It is possible to do that, yes. We are also looking at providing a hook
mechanism that can run in-process, as Python code, so that your hooks
can either shell out or write a Python module, depending on your needs
and level of comfort.

> Presumably Mercurial's designers have thought about lock re-entrancy
> issues, but this should be verified.

Mercurial only uses write locks; readers are lock-free. Since hooks
should only be reading the repository contents at present, there are
no re-entrancy issues with the current design.

> For example, "hg log" gives the old and new names of a renamed file,
> along with the names of any other files involved in the changeset,
> but it can't tell you that file "foo" was renamed to "bar".

This is a known issue, and we plan to fix it within the next week or
two.

> At least one unexpected behavior was noted while testing: pushing a
> changeset from repository A to repository B caused A's |commit| hook
> to fire.

It's possible that you tripped over a bug that was fixed about two
weeks ago: http://www.selenic.com/mercurial/bts/issue113

That fix will be in Mercurial 0.8.1.
++++++++++
PROBLEM REQUIREMENTS:
Reproduce the passage about Mercurial hooks and locking word for word, from its first line to its last.
++++++++++
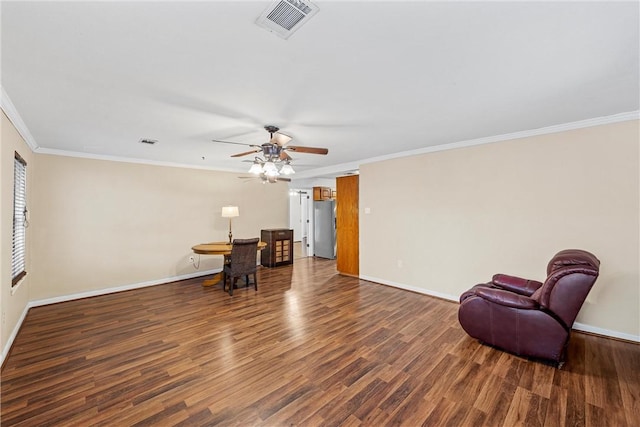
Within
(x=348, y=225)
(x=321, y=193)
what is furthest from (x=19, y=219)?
(x=321, y=193)

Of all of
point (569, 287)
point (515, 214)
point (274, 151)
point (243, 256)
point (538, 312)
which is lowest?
point (538, 312)

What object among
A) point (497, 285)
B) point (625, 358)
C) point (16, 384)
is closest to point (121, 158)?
point (16, 384)

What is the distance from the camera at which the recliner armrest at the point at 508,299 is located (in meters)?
2.47

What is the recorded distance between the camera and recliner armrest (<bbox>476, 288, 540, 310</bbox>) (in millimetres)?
2467

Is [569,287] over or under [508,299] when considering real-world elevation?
over

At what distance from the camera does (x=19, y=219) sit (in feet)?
10.7

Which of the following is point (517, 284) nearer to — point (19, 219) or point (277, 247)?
point (277, 247)

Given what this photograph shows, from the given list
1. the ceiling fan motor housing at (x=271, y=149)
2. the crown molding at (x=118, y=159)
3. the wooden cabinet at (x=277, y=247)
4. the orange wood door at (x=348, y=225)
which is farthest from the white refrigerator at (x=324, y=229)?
the ceiling fan motor housing at (x=271, y=149)

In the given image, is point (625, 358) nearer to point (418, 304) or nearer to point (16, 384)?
point (418, 304)

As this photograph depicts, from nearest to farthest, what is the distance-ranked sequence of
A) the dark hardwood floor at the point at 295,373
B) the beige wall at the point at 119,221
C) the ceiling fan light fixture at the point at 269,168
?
the dark hardwood floor at the point at 295,373, the ceiling fan light fixture at the point at 269,168, the beige wall at the point at 119,221

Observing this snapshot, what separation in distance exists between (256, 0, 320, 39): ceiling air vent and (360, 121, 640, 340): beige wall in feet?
11.1

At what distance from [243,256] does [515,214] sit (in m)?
4.11

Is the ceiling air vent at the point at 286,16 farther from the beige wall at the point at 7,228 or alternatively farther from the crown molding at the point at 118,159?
the crown molding at the point at 118,159

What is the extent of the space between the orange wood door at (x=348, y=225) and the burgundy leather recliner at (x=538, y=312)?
2.93 m
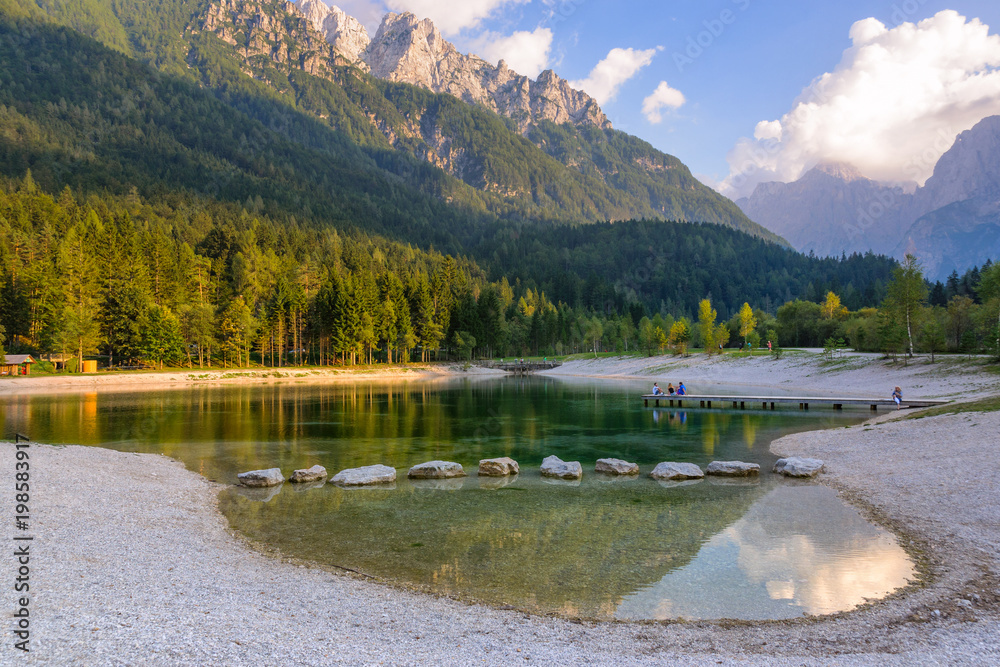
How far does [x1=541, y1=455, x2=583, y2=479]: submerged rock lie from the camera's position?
21625 mm

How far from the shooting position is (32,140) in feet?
619

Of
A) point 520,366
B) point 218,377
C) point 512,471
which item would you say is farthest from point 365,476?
point 520,366

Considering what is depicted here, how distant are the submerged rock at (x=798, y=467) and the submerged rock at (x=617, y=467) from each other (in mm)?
5985

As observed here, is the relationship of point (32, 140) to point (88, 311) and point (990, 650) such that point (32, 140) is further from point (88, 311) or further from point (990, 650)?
point (990, 650)

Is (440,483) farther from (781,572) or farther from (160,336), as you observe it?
(160,336)

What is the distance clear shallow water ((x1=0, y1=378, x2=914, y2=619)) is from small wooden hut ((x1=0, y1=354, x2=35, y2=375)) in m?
48.9

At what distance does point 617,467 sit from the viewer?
22344 millimetres

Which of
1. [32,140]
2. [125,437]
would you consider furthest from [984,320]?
[32,140]

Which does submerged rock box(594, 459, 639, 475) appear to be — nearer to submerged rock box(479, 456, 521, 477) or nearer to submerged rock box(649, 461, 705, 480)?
submerged rock box(649, 461, 705, 480)

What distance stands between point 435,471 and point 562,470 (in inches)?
213

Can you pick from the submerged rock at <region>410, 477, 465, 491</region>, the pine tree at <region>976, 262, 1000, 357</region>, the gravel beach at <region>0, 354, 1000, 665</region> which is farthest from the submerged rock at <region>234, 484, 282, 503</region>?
the pine tree at <region>976, 262, 1000, 357</region>

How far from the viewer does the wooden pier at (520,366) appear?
122075 millimetres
++++++++++
TASK RESPONSE:
It is possible to do that, yes. We are also looking at providing a hook
mechanism that can run in-process, as Python code, so that your hooks
can either shell out or write a Python module, depending on your needs
and level of comfort.

> Presumably Mercurial's designers have thought about lock re-entrancy
> issues, but this should be verified.

Mercurial only uses write locks; readers are lock-free. Since hooks
should only be reading the repository contents at present, there are
no re-entrancy issues with the current design.

> For example, "hg log" gives the old and new names of a renamed file,
> along with the names of any other files involved in the changeset,
> but it can't tell you that file "foo" was renamed to "bar".

This is a known issue, and we plan to fix it within the next week or
two.

> At least one unexpected behavior was noted while testing: pushing a
> changeset from repository A to repository B caused A's |commit| hook
> to fire.

It's possible that you tripped over a bug that was fixed about two
weeks ago: http://www.selenic.com/mercurial/bts/issue113

That fix will be in Mercurial 0.8.1.